— Не будем, Аня, вешать замки на лавру, наоборот, приоткроем ее всей Москве. Авось и монах поможет, — сказал Загорский, перебирая принесенные Аней бумаги, быстро просматривая их по-своему — с конца. Попался плотный конверт из бурой бумаги, самодельный, вместо обратного адреса одно только слово «Дан» и ничего больше. Загорский сунул его под локоть, отсортировал. Что в нем? Месяц прошел с того дня, как хоронили Якова, как «повидались» с Даном. Загорский помнил, ждал — может быть, он объявится? Если зайдет, то каяться, а не зайдет — остался прежним. И это надо учесть. В письме, видимо, нечто третье. Возможно, Дан боится трибунала, не верит в поддержку Загорского. Излагает, возможно, просьбу или дает свою оценку происходящему, а может, все-таки взывает к пониманию и помощи во имя молодости, боевого момента, скрепленного кровью…
— Там засняли кинокартину, Аня, и есть распоряжение Ленина на сей счет. Пойдем в Кинокомитет, он здесь, рядом, в Гнездниковском. Не сохранились мощи — ясно без объяснений. А сохранились — надо объяснить, растолковать почему, и без шельмования, без издевки, на основе правильного, естественнонаучного подхода. Труп Александра Македонского сохраняли триста лет, исторический факт, в этой самой… в корыте с медом.
— Может быть, все-таки в гробнице!
Он смешил ее, не меняя лица, только чуть-чуть глаза лучились.

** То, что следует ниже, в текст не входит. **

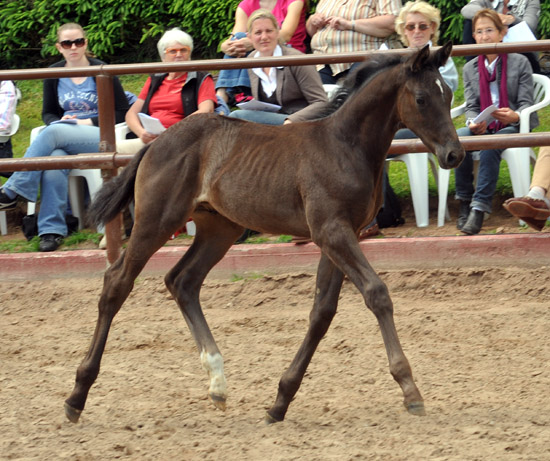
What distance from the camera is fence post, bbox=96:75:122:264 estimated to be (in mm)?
6461

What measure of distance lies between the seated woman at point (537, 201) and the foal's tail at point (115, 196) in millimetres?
2708

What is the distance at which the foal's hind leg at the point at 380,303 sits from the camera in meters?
3.98

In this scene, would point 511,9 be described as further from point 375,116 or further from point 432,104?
point 432,104

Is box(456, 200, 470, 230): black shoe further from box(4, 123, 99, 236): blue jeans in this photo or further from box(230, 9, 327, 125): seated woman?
box(4, 123, 99, 236): blue jeans

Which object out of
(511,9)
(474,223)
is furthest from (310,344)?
(511,9)

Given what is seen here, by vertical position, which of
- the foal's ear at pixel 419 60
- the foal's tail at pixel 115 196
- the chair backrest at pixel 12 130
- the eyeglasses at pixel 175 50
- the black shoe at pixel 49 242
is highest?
the foal's ear at pixel 419 60

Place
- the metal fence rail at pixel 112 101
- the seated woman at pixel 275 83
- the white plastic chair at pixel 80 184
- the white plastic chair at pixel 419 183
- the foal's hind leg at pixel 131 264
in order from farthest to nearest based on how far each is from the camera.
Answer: the white plastic chair at pixel 80 184, the white plastic chair at pixel 419 183, the seated woman at pixel 275 83, the metal fence rail at pixel 112 101, the foal's hind leg at pixel 131 264

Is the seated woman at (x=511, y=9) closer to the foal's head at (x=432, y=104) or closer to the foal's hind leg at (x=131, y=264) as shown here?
the foal's head at (x=432, y=104)

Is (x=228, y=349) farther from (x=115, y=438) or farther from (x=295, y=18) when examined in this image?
(x=295, y=18)

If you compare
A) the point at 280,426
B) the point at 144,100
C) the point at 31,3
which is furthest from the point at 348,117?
the point at 31,3

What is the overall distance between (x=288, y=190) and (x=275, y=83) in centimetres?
254

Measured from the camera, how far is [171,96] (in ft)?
22.9

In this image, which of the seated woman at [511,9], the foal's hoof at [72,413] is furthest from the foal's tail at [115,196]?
the seated woman at [511,9]

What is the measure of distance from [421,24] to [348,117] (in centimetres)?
273
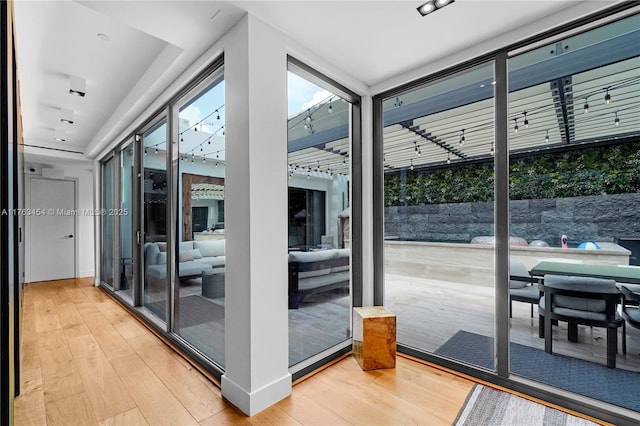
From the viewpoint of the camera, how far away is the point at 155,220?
3.74m

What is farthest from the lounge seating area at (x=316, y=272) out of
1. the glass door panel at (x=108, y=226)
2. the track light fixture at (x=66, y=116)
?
the glass door panel at (x=108, y=226)

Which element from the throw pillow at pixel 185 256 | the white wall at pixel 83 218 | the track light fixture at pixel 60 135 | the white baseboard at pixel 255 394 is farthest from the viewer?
the white wall at pixel 83 218

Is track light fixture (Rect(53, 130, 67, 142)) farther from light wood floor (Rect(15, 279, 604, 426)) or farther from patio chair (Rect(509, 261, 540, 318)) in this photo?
patio chair (Rect(509, 261, 540, 318))

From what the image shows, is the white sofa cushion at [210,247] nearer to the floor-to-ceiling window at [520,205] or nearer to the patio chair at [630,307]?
the floor-to-ceiling window at [520,205]

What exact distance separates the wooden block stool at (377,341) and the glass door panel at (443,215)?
0.39 metres

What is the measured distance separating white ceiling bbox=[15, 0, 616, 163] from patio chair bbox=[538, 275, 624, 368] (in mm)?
1782

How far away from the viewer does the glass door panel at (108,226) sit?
543 centimetres

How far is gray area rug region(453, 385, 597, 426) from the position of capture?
190cm

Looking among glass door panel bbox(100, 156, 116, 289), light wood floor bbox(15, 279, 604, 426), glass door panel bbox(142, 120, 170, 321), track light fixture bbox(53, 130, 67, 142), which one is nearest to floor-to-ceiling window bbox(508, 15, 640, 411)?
light wood floor bbox(15, 279, 604, 426)

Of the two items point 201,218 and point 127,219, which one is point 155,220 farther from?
point 127,219

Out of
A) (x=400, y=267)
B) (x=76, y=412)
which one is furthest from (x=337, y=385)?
(x=76, y=412)

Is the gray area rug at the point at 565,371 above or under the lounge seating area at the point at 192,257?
under

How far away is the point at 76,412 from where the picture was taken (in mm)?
2055

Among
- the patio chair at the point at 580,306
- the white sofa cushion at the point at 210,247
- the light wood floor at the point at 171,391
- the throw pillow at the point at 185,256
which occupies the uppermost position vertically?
the white sofa cushion at the point at 210,247
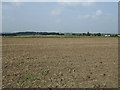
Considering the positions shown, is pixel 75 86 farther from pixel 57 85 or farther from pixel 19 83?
pixel 19 83

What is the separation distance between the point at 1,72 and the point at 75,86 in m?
3.85

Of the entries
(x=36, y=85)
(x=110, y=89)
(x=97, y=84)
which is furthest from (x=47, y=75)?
(x=110, y=89)

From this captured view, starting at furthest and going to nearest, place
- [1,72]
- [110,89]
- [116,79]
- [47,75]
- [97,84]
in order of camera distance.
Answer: [1,72], [47,75], [116,79], [97,84], [110,89]

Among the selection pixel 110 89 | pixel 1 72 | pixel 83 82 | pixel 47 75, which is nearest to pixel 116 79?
pixel 110 89

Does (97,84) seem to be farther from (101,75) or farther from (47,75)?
(47,75)

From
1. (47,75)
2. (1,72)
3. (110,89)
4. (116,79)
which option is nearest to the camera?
(110,89)

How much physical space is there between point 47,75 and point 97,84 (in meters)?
2.28

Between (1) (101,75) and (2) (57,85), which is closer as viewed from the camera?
(2) (57,85)

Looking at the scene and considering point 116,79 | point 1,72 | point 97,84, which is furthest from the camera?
point 1,72

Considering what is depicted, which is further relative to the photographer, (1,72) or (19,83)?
(1,72)

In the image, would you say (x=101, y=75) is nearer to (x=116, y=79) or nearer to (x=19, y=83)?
(x=116, y=79)

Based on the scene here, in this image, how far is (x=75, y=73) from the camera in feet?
23.0

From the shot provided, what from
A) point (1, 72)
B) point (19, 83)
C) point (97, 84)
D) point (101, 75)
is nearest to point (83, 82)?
point (97, 84)

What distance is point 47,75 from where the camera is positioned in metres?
6.71
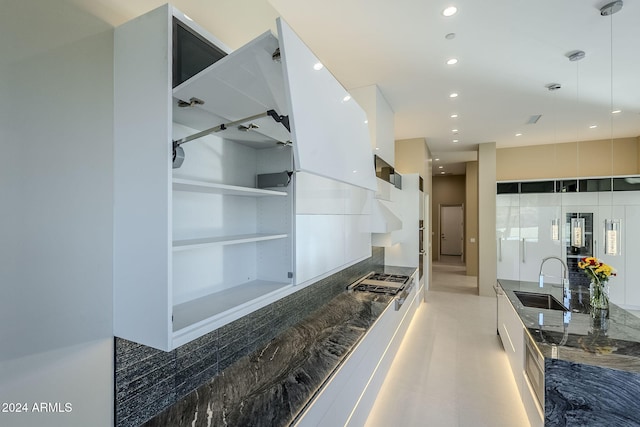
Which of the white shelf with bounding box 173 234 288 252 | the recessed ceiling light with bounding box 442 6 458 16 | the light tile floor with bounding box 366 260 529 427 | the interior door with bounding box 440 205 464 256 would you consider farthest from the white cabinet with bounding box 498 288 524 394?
the interior door with bounding box 440 205 464 256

— А вот и отклик с Красной Пресни, — сказал он совсем другим тоном, уже без игры, извлекая из тощенького конверта сложенный вдвое листок: — «Детский дом… просит объявить благодарность товарищу Ане Халдиной, пламенной большевичке, которая…» Сегодня же мы это сделаем, Аня, соберем товарищей в семнадцать часов. Всякое упоминание о Пресне, даже случайно услышанный звук этого слова — «Пресня» — всегда включал в памяти Загорского пятый год, последний бой па Горбатом мосту, последнюю ночь, когда окружили Пресню гвардейцы Семеновского полка под командованием генерала Мина. И не последнее испытание для товарища Дениса — пришлось спасать Дана Беклемишева, смелого и меткого стрелка из дружины знаменитого Медведя. Истекающею кровью Дана он тащил на себе в Трехгорный переулок, там в подвале они отсиживались до рассвета, окруженные, казалось, со всех сторон. Пресня горела, было светло, как днем, а на рассвете рабочие сказали, что остался спасительный выход из петли семеновцев — по Большой Грузинской. Дан бодрился, каламбурил: «На горбу Дениса с Горбатого моста», потом бредил: ««Джон Графтон», отдать швартовы! Промедление — смерть!.. Торопись, великий Азеф!» Летом пятого года эсеры закупили 30 тысяч винтовок, несколько миллионов патронов, десятки пудов динамита и пироксилина, зафрахтовали в Лондоне пароход «Джон Графтон» и отправили оружие морем под английским флагом в Россию, где рабочие готовили самодельные бомбы-македонки, собирали охотничьи ружья, всякую оружейную заваль, точили пики из подручного железа, где булыжник оставался главным оружием пролетариата. «Торопись, великий Азеф!» — именно ему поручили эсеры отправку оружия. Азеф, однако, не спеша сделал свое дело. В конце августа «Джон Графтон» сел на мель в финских шхерах, оружие досталось царским властям, команда скрылась в Швеции… Оклемавшись, Дан забыл про Азефа, задумал отомстить генералу Мину. В августе шестого года на станции Новый Петергоф в три часа пополудни эсеры-максималисты пристрелили генерала Мина в буфете. Смертной казни Дан избежал, получил каторгу…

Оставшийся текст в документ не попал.